Covid's Metamorphoses

Peter McMullin

The Bible is full of examples of metamorphosis, whether it be of water into wine at the Wedding in Cana, the dramatic change of outlook for St. Paul as reported in the Book of Acts, or ultimately the complete state of universal renewal as reported in Revelation chapter 21 where John’s vision tells us: “And I saw a new heaven and a new earth; for the first heaven and the first earth were passed away: and there was no more sea.” Later in his vision he states very clearly the situation in which we today find ourselves: “for the former things are passed away.”

The former things, if not completely passed away perhaps, have certainly been given the largest shake-up they have received in my lifetime. It is like living in the plot of a J.G. Ballard novel in which a natural disaster works its way through the fabric of society, unweaving people’s lives as it goes. Alongside the ravages of the virus have been the sweeping changes occasioned by the murder of George Floyd in America; the repercussions of this will rewrite the way society sees itself and how it relates the present to the legacy of past actions. In a world where the past is being unravelled it is hardly surprising that the future seems to be unknowable and impossible to plan for. Yet amidst this change and uncertainty, this living dystopia, voices sometimes sound out clearly and unambiguously.

The video of a homeless man declaring in distinctly matter of fact terms how we should learn to live together and mend our planet moved me deeply. The Palestinian/American poet Naomi Shihab Nye in a radio interview said “despair is easier than hope”, specifically when writing creatively. Yet straight afterwards, clearly and precisely, she said, “hope is the breath of life…we’re here, we’re given this brief time to do something positive and it’s just a lot easier to function if you maintain hope.”

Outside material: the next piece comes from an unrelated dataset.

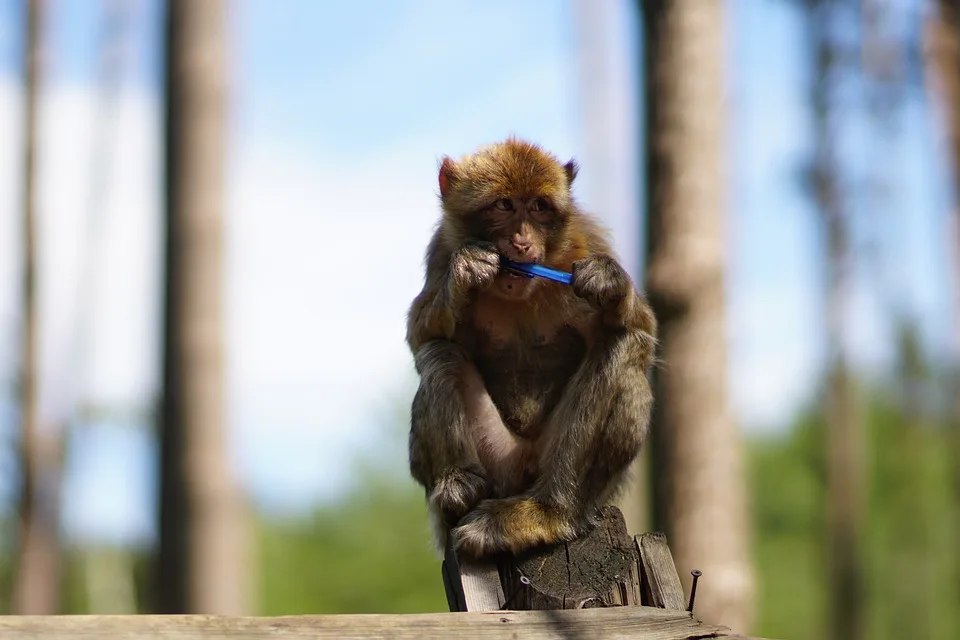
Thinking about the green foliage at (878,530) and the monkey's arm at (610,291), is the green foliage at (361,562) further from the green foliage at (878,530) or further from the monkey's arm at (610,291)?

Hope can be elusive, especially when so many certainties have been destroyed and we have no authoritative leadership, yet it is what we must grasp to maintain our sanity and have a meaningful future. We can find hope either in our faith or in the world around us.

Next week the church remembers the Transfiguration – ‘metamorphosis’ in Greek. Just when the disciples do not know what to hope for, this incident points forward in the story to the hope of Easter. Perhaps this hope gives us the courage to forge ourselves anew, not forgetting the “former things” but attending to the new responsibilities, both human and environmental, these crises have brought about.